PROMPT 1
Rewrite the rows in Block 1 below as a numbered list, skipping any blank lines and leaving the pictures out of your answer.

TEXT BLOCK
Wednesday, May 14, 2014

my thoughts {goodbyes}

goodbyes are one of the hardest things for me. in the past, I have not done these well, & it's actually cost me a few friendships. there is a balance between being overly dramatic with them or being cold-hearted, & I tend to lean more towards the cold-hearted side. how is one supposed to balance these things well? it's not that I am a robot or have a black, cold heart, but I am uncomfortable with showing a lot of emotion in front of others. typically, I become "numb" inside when I'm going through something hard, like goodbyes. this numbness looks like happy & care-free on the outside, but it can come across as fake or heartless.

fortunately, I have had the chance to slowly process these goodbyes since last October when I realized there would actually be goodbyes. there have been breakdowns & sad days mixed with the excitement & nervous energy of the unknown. I keep telling people, "this isn't goodbye! you aren't rid of me that easily!", but while that is 100% true, I also have moved around enough to know that those relationships change. that kind of change is hard. it's the change in relationships that will no-doubt cause sadness in the days to come, but for right now, I'm trying not to focus on that. I'm choosing to focus on today & squeeze as much out of these today's as I can because there's no benefit in being sad now! there is, however, benefit in savoring every moment I get with these people I will miss so much later because today I live life with them! and tomorrow? well, tomorrow we will cross that bridge when it comes.

coming soon: graduation season, training, & {yoga} lately

Monday, May 12, 2014

birthday post

so I turned twenty-five today. I am seriously blessed with the best when it comes to friends! they know me all too well that I'd rather have a Beyoncé cake than anything with happy birthday, & I love it. when I was little, it felt weird on my birthday because I never felt any older or different. I always wondered what it would be like to actually FEEL a different age, and today I know. twenty-five sounds ancient to junior high kids. to people in college it sounds like you have your life together. to people around my age, it is a fun, maturing year. to those older than me, it sounds young & like I've got my whole life ahead of me. I can officially say that I feel all of those things at once, and it's just strange. the name behind this blog is based off of the goals I made for "before twenty-five". my goals were: 1. become more flexible (specifically do the splits), 2. read a book per month, & 3. become more spontaneous. honestly, the one I did the best in was becoming more spontaneous & I have my incredible friends to thank for that! the splits haven't happened... YET, but you better believe I'll get those down soon **I'm soooo close** reading a book per month did not happen, but I'm going to blame that one on studying for the LSAT.

DATA FOR REVIEW

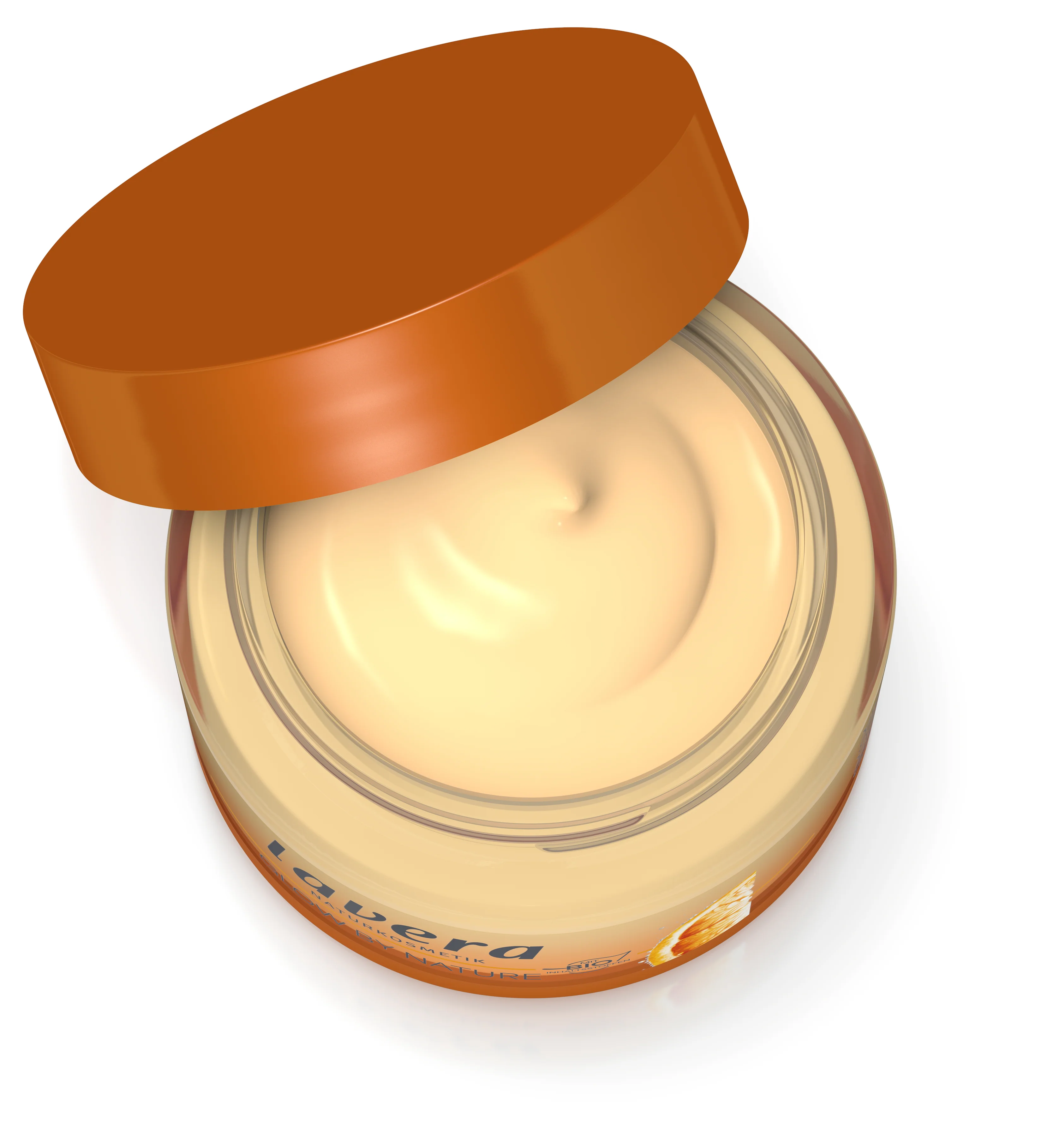 Glow By Nature Vitamin C 3in1 Creme - Image 3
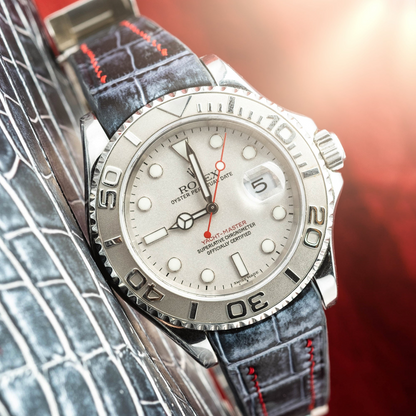 black-silver-alligator-leather-strap-for-rolex-yacht-master-40mm.png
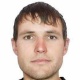 Эңилчек жайлоосунда 2 адамды өлтүргөнгө шектелип жаткан кароолчу. Экспертиза ал өзү-өзүн башка атып каза тапканын аныктады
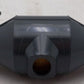 Lionel 6-52554 O Gauge 2010 TCA Convention Car Bethlehem Steel Hot Metal Car VG/Box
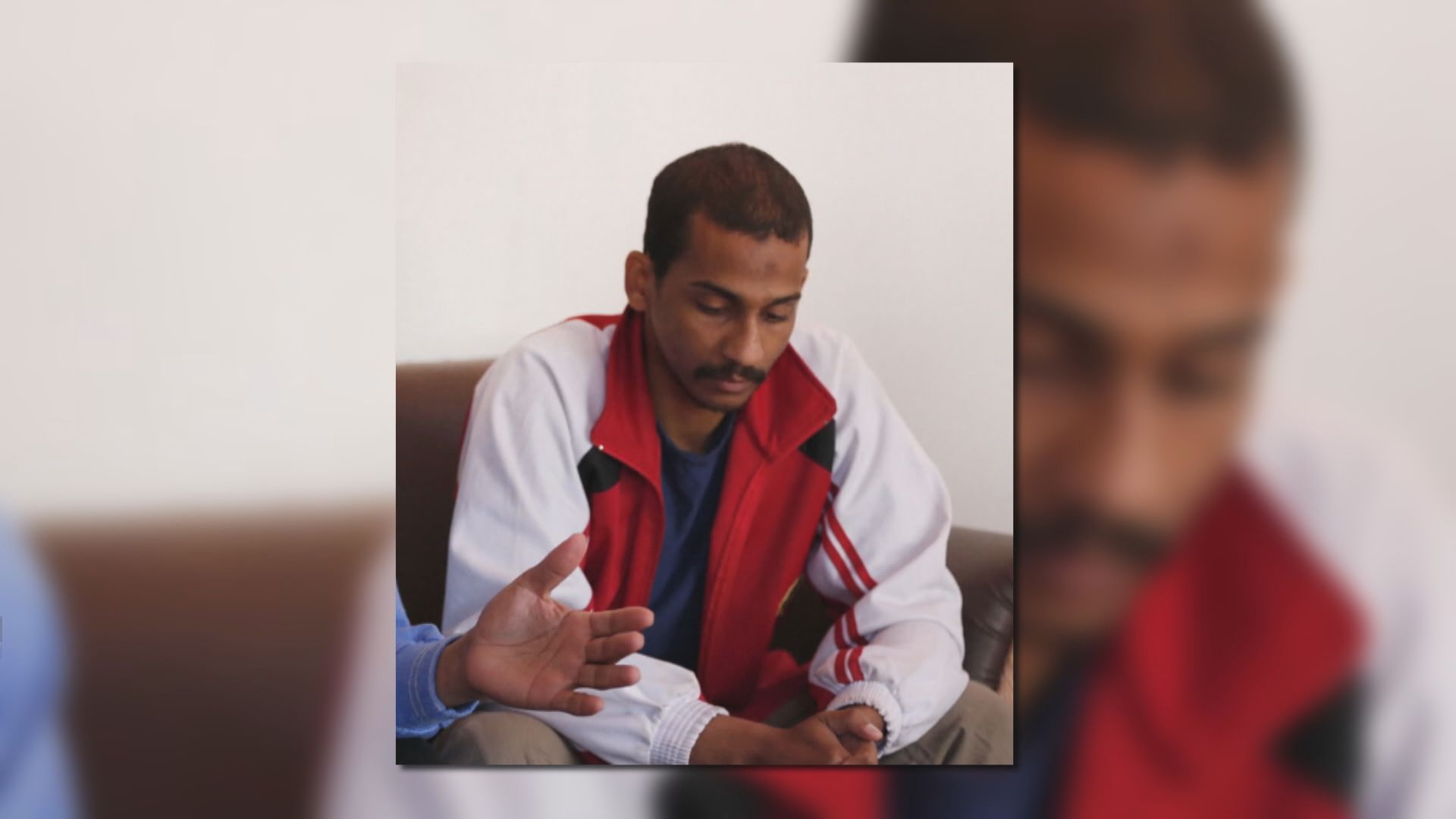 伊斯蘭國英籍成員被美國法院判處終身監禁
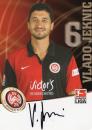 Jeknic, Vlado - SV Wehen Wiesbaden (2008/09)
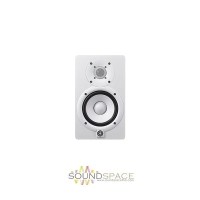 ราคา Yamaha HS5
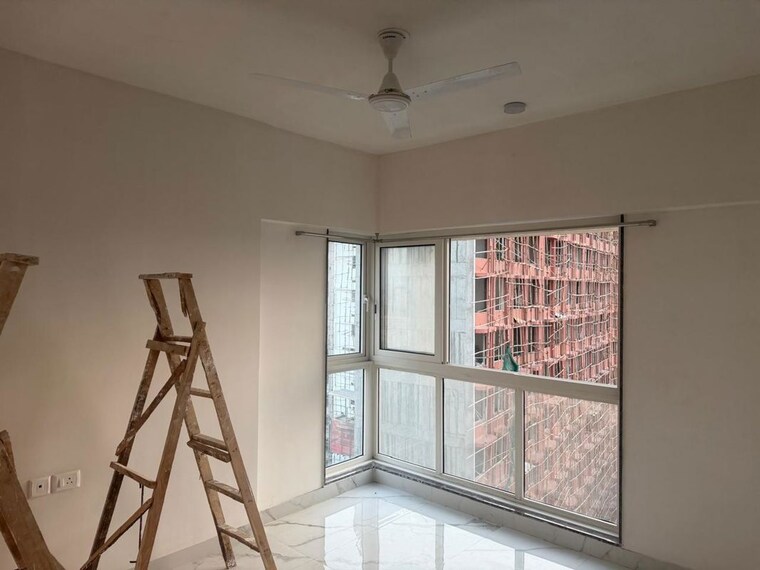 Bedroom, vkg-beverly-hills 2 Bedroom 900 Sq.Ft. Apartment In Andheri East Mumbai 10374787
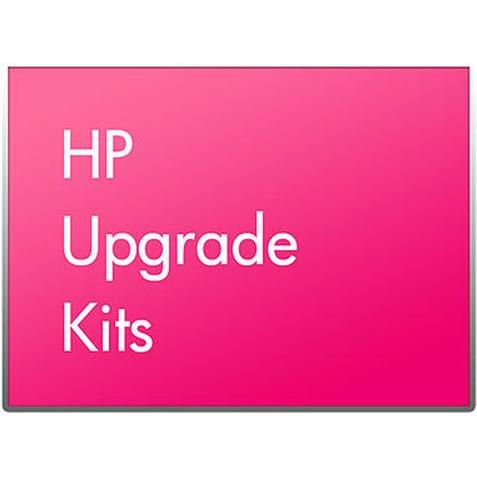 HPE Kit Stabilizzatore A Cremagliera Nero Hp 800mm, Accessori per server, Nero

PROMPT 2
Print everything in the blog text from "Wednesday, May 14, 2014" down to "across as fake or heartless.", word for word.

PROBLEM SOLUTION 1
1.  Glow By Nature Vitamin C 3in1 Creme - Image 3
2.  black-silver-alligator-leather-strap-for-rolex-yacht-master-40mm.png
3.  Эңилчек жайлоосунда 2 адамды өлтүргөнгө шектелип жаткан кароолчу. Экспертиза ал өзү-өзүн башка атып каза тапканын аныктады
4.  Lionel 6-52554 O Gauge 2010 TCA Convention Car Bethlehem Steel Hot Metal Car VG/Box
5.  伊斯蘭國英籍成員被美國法院判處終身監禁
6.  Jeknic, Vlado - SV Wehen Wiesbaden (2008/09)
7.  ราคา Yamaha HS5
8.  Bedroom, vkg-beverly-hills 2 Bedroom 900 Sq.Ft. Apartment In Andheri East Mumbai 10374787
9.  HPE Kit Stabilizzatore A Cremagliera Nero Hp 800mm, Accessori per server, Nero

PROBLEM SOLUTION 2
Wednesday, May 14, 2014

my thoughts {goodbyes}

goodbyes are one of the hardest things for me. in the past, I have not done these well, & it's actually cost me a few friendships. there is a balance between being overly dramatic with them or being cold-hearted, & I tend to lean more towards the cold-hearted side. how is one supposed to balance these things well? it's not that I am a robot or have a black, cold heart, but I am uncomfortable with showing a lot of emotion in front of others. typically, I become "numb" inside when I'm going through something hard, like goodbyes. this numbness looks like happy & care-free on the outside, but it can come across as fake or heartless.